They Found Me Again!
I’m supposed to be writing code right now, but I’m trying to find the neon sign over my head that says “Idiots Welcome.” Yeah, did I JUST blog about this? Well, yeah, but let’s just say I found a new species. (And anyway, that’s only part of the focus of this post.)
Yes, ladies and gentlemen, deep in the jungles of the internet resides the feared Programatticus Militarius, a hybrid crossbreed between P. Newbieflamerous and P. Takeitovericus. This creature attacks its victim, generally a beginner or intermediate level programmer, with “best practice” dogmas, rending most helpless and questioning their own qualifications. I’m actually surprised I hadn’t spotted this species before.
Now, I need to clear up something about “best practices,” here. I advocate them to a point. I agree with the rule of programming that, in any project, you MUST have a standard, and you MUST stick to it. Lack of a standard never ends well. Industry-accepted “best practices” are a great place to start.
But they are not law. In fact, the people that write them even say that outright. “Best practices” ARE NOT meant to be used as dogmas. It is impossible to anticipate every need of every project, thus why these rules are used as a suggested standard, not a final end-all.
Programatticus Militarius, however, believe otherwise. They think that their standard is THE standard, and nothing else should be tolerated. And they will shred anyone who dares to go against their dogma. They’re the Grammar Nazis of the computer world, only there’s less of a place for them in programming. Grammar is a relatively static standard that should be adopted, more or less, by everyone. “Best practices” varies with project.
I’m fairly sure a programmer or two read this blog (at least, I hope some do,) so my encouragement to all coders who read this is “hold to your best practices with humility.” Someone, somewhere, might actually need to use a different standard, and they will usually have a good reason for it. Standards should be strictly enforced within a project, never universally across ALL projects.

**EXERCISES**
1 – According to the blog post, which two species were crossbred to produce Programatticus Militarius?
2 – Print the part of the blog post starting at "Yes, ladies and" and ending at "place to start.".
The data are separate material, unrelated to the blog post.

**INFORMATION SHOWN**
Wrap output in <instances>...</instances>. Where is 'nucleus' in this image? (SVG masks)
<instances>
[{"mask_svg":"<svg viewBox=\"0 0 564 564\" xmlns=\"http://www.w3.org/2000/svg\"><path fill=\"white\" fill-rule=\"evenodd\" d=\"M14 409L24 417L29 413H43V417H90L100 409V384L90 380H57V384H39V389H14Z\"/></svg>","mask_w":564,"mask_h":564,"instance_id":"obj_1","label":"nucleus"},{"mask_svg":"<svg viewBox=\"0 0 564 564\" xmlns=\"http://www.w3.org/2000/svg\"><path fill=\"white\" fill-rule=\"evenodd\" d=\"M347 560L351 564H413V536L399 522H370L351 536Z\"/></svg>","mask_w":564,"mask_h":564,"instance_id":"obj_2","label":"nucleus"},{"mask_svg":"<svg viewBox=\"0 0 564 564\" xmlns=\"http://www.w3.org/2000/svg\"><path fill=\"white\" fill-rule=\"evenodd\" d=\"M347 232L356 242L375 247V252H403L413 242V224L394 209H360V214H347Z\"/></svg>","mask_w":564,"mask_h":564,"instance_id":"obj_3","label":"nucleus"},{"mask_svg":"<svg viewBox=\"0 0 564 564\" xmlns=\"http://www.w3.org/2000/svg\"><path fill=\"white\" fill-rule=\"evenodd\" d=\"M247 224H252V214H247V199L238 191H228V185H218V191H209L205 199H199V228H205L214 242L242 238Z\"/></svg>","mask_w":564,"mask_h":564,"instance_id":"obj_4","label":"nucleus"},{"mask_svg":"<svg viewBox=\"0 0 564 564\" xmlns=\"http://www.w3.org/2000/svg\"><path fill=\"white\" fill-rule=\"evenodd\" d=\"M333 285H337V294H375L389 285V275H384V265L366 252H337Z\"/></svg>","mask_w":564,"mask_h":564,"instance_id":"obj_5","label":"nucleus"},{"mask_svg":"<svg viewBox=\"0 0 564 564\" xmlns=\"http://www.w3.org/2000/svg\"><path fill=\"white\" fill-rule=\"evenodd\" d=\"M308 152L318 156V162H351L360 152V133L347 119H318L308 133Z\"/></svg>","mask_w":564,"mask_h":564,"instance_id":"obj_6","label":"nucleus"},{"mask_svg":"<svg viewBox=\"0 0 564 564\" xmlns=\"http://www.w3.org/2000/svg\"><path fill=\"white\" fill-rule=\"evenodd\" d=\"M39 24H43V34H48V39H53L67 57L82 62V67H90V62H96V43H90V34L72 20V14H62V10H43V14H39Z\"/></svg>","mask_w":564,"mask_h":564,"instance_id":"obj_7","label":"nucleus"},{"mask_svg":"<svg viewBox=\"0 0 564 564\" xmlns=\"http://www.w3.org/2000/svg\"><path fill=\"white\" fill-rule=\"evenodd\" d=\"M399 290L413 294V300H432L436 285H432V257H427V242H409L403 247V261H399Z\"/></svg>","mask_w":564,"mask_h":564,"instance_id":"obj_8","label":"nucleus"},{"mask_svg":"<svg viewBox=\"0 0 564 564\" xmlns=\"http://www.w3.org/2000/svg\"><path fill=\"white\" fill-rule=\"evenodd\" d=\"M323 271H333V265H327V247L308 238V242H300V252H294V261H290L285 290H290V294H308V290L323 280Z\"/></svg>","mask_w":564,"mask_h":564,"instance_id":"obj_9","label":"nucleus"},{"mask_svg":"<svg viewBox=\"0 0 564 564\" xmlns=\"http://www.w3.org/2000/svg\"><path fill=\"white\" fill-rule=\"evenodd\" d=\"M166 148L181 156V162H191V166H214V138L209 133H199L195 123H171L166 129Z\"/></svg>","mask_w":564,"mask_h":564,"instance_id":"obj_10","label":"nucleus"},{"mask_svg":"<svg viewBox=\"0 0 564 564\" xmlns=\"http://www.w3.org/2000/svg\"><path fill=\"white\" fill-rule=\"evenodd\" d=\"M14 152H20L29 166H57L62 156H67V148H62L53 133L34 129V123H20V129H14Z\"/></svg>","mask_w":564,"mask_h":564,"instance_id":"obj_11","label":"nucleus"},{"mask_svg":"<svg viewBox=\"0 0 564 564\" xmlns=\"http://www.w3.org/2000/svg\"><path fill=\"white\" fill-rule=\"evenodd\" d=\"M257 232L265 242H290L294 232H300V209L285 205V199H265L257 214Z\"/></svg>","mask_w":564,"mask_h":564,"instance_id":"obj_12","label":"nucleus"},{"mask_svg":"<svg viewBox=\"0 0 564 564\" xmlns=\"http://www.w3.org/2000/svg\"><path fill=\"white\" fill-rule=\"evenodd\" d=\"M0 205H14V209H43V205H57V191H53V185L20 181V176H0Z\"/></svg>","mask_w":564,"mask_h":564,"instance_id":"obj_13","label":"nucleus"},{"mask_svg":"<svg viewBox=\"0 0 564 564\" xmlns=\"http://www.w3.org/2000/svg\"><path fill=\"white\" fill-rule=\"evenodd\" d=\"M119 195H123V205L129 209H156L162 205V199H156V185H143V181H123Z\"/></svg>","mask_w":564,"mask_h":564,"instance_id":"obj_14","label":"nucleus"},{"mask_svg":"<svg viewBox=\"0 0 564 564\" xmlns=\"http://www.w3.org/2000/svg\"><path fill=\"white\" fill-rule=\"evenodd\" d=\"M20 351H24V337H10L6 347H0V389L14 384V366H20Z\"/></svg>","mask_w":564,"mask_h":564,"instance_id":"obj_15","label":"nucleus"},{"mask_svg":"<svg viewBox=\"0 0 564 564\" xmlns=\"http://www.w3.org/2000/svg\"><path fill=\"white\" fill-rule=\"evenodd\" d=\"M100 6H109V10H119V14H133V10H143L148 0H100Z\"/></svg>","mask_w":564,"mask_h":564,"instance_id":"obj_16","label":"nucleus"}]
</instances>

**RESULTS FOR THE EXERCISE**
1 – P. Newbieflamerous and P. Takeitovericus.

2 –
Yes, ladies and gentlemen, deep in the jungles of the internet resides the feared Programatticus Militarius, a hybrid crossbreed between P. Newbieflamerous and P. Takeitovericus. This creature attacks its victim, generally a beginner or intermediate level programmer, with “best practice” dogmas, rending most helpless and questioning their own qualifications. I’m actually surprised I hadn’t spotted this species before.
Now, I need to clear up something about “best practices,” here. I advocate them to a point. I agree with the rule of programming that, in any project, you MUST have a standard, and you MUST stick to it. Lack of a standard never ends well. Industry-accepted “best practices” are a great place to start.